◆ WORK TO DO ◆
Lay out the items, from the line containing "Studying this photograph, does" through the last line, as a Markdown table with the columns No. and Text. Give each line its own row, leaving out blank lines.
Begin DATA TO USE
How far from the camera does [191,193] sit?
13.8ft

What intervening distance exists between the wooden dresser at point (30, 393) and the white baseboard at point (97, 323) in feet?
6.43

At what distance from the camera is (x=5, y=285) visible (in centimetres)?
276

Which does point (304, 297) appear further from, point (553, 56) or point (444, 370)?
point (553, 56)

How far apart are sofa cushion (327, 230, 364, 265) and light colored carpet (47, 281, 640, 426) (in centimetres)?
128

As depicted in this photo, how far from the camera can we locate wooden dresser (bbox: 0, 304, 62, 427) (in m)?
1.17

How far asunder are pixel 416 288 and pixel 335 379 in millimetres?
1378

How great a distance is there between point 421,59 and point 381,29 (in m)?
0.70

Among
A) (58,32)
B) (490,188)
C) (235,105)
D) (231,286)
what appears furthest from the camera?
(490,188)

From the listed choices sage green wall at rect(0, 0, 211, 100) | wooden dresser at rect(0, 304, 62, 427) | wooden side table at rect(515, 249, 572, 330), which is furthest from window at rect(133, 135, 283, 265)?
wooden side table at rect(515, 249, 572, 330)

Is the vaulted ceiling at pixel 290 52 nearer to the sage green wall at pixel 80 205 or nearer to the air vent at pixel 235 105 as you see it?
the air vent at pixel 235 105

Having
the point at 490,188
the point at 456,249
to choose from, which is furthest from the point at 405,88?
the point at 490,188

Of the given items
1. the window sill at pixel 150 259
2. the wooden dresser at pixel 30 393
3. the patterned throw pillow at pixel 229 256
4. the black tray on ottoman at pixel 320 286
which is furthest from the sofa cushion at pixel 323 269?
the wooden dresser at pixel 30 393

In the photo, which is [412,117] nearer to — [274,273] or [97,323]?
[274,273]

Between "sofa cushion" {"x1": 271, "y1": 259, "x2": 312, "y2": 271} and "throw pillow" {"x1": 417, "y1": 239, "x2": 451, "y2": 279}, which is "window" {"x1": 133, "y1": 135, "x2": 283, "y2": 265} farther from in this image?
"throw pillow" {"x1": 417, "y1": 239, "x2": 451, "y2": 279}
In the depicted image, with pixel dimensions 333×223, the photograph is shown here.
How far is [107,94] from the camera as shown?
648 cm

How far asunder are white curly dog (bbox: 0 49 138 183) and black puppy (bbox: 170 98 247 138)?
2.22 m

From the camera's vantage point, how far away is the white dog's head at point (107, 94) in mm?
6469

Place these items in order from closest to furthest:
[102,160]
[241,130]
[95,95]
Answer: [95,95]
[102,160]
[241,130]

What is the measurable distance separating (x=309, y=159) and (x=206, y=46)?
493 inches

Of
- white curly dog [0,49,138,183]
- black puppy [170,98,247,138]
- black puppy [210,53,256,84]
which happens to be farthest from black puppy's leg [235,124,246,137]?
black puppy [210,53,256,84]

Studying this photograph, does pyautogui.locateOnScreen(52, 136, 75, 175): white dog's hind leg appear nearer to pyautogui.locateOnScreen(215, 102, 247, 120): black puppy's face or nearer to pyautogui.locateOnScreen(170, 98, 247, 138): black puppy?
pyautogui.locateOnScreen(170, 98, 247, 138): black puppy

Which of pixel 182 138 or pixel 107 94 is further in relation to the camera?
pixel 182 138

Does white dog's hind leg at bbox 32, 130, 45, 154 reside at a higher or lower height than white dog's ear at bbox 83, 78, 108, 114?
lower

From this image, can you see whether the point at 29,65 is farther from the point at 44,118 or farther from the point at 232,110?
End DATA TO USE
◆ EXERCISE OUTPUT ◆
| No. | Text |
|---|---|
| 1 | Studying this photograph, does pyautogui.locateOnScreen(52, 136, 75, 175): white dog's hind leg appear nearer to pyautogui.locateOnScreen(215, 102, 247, 120): black puppy's face or nearer to pyautogui.locateOnScreen(170, 98, 247, 138): black puppy? |
| 2 | pyautogui.locateOnScreen(170, 98, 247, 138): black puppy |
| 3 | Which of pixel 182 138 or pixel 107 94 is further in relation to the camera? |
| 4 | pixel 182 138 |
| 5 | Does white dog's hind leg at bbox 32, 130, 45, 154 reside at a higher or lower height than white dog's ear at bbox 83, 78, 108, 114? |
| 6 | lower |
| 7 | From this image, can you see whether the point at 29,65 is farther from the point at 44,118 or farther from the point at 232,110? |